В годы моего заключения я некоторое время пробыл в лагере, расположенном... почти в центре Москвы -- на улице Шаболовка No 46, как раз напротив старой телевизионной башни. Лагерь на 700 заключенных принадлежал небольшому заводу, выпускавшему технические изделия -- главным образом, уплотнители -- из кожи и резины. Так вот, кожевенный цех этого предприятия был абсолютным монополистом в стране по выпуску кожаных уплотнителей -манжет, прокладок и колец всевозможного диаметра. Если бы в один прекрасный день этот цех сгорел или почему-либо остановил работу, то произошла бы страшная катастрофа -- стала бы выходить из строя одна промышленная отрасль страны за другой. Ибо кожаные уплотнители -- необходимая принадлежность всевозможных машин, прессов, станков, подъемников, железнодорожных думпкаров и так далее.
Вероятно, заключенные были избраны в качестве рабочей силы на этом заводе именно для "надежности". Ведь работоспособность заключенных обеспечивается самой "крепкой" сталинской организацией -- Министерством внутренних дел. По мысли организаторов завода, на нем при такой рабочей силе не должно было быть нехватки персонала, никаких прогулов, опозданий на работу, пьянства или споров об условиях труда. Кроме того, в случае нужды можно было заставлять лагерников работать по воскресеньям (что, кстати, очень часто и делалось).
И действительно, трудовая дисциплина была, что называется, на высоте. Но вот техника производства поражала отсталостью. Ручные прессы, механические ножницы, пропиточные ванны с ручной загрузкой -- все это выглядело пришельцами из прошлого века.

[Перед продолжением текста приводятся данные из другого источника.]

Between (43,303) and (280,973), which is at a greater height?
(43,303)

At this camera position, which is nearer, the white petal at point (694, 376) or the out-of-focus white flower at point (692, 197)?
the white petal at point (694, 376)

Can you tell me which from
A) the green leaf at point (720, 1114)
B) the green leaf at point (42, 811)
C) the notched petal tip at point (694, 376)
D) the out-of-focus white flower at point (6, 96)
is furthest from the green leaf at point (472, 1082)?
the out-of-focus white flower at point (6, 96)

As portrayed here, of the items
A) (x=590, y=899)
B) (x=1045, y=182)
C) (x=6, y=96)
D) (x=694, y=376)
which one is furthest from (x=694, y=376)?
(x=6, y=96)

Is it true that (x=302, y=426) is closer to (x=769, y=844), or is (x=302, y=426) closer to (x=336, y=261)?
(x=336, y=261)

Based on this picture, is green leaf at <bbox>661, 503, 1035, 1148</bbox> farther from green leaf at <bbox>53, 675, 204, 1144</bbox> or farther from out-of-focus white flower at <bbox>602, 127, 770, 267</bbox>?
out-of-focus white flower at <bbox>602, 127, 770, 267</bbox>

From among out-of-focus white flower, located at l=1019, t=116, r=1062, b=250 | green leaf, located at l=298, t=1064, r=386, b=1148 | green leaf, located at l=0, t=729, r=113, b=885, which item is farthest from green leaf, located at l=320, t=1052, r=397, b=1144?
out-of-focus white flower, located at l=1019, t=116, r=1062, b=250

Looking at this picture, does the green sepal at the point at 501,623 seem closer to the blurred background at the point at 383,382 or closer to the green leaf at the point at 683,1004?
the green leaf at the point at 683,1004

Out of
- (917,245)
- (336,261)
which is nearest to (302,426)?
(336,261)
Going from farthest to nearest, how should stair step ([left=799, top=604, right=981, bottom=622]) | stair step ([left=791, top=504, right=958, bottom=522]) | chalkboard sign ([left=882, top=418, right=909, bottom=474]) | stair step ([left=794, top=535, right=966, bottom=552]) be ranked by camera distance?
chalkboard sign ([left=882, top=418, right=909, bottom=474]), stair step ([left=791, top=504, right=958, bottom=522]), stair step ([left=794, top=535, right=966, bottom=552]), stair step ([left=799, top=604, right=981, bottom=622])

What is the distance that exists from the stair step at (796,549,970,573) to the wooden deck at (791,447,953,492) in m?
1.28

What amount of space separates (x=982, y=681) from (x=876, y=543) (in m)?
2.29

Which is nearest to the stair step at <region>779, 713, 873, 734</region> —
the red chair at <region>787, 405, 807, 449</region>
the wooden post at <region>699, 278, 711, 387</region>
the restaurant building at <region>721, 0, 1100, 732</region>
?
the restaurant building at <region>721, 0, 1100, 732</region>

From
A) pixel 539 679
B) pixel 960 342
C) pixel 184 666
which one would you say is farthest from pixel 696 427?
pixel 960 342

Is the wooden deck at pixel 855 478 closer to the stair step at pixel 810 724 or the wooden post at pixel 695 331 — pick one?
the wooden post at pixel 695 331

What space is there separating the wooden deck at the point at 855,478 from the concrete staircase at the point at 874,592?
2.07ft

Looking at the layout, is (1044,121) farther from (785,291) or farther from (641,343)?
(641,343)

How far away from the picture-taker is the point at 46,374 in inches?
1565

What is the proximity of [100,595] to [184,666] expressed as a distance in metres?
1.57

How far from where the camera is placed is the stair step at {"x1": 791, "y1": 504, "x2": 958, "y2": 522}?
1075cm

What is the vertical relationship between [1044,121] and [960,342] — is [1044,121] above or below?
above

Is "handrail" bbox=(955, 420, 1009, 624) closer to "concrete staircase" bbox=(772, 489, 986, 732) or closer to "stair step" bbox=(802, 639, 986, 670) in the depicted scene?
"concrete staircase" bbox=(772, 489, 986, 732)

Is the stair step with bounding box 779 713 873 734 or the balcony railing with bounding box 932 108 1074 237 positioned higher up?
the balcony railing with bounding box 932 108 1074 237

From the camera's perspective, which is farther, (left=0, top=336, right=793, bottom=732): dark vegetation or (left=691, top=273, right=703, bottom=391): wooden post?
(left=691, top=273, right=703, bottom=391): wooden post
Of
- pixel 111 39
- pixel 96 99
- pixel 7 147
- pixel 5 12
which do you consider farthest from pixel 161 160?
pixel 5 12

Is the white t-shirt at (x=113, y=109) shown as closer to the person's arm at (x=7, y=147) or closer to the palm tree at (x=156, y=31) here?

А в механической мастерской, призванной поддерживать оборудование в работоспособном состоянии, действовал токарный станок "Мюнхен", действительно выпущенный в XIX столетии, -- в 1896 году!
Завод выпускал двадцать тысяч разновидностей кожаных уплотнителей -если учитывать все типы и размеры. Он отправлял их тысячам предприятий-заказчиков по всей стране. Но никакое предприятие не могло просто заказать заводу те или иные изделия. Для заказа следовало, во-первых, получить у Госплана СССР так называемый "фонд кожи", то есть документ, разрешающий заводу израсходовать столько-то кожи на нужды данного заказчика. Во-вторых, нужно было представить ведомость изделий, которые требовались, с точным указанием количества по каждому изделию на год вперед. Наконец, предстояло согласовать технические условия и чертежи деталей -- это было самое трудное: на допотопном заводском оборудовании никаких сложных уплотнителей выпускать было нельзя. Как только тот или иной заказчик приносил сложные технические условия, ему отвечали "нет". Часто бывало так, что из-за этого "нет" заказчик был вынужден вносить изменения в конструкцию своих машин -- приспосабливать машины к уплотнителям! В других случаях заказчик пытался заставить завод принять его условия и с этой целью начинал жаловаться в самые высокие инстанции -- в Совет министров и ЦК партии, упирая на важность своей продукции. Случалось, что ЦК партии после этого приказывал Министерству внутренних дел (не заводу, конечно -- в высших кругах мыслили только министерскими категориями) "обеспечить выполнение важного оборонного заказа".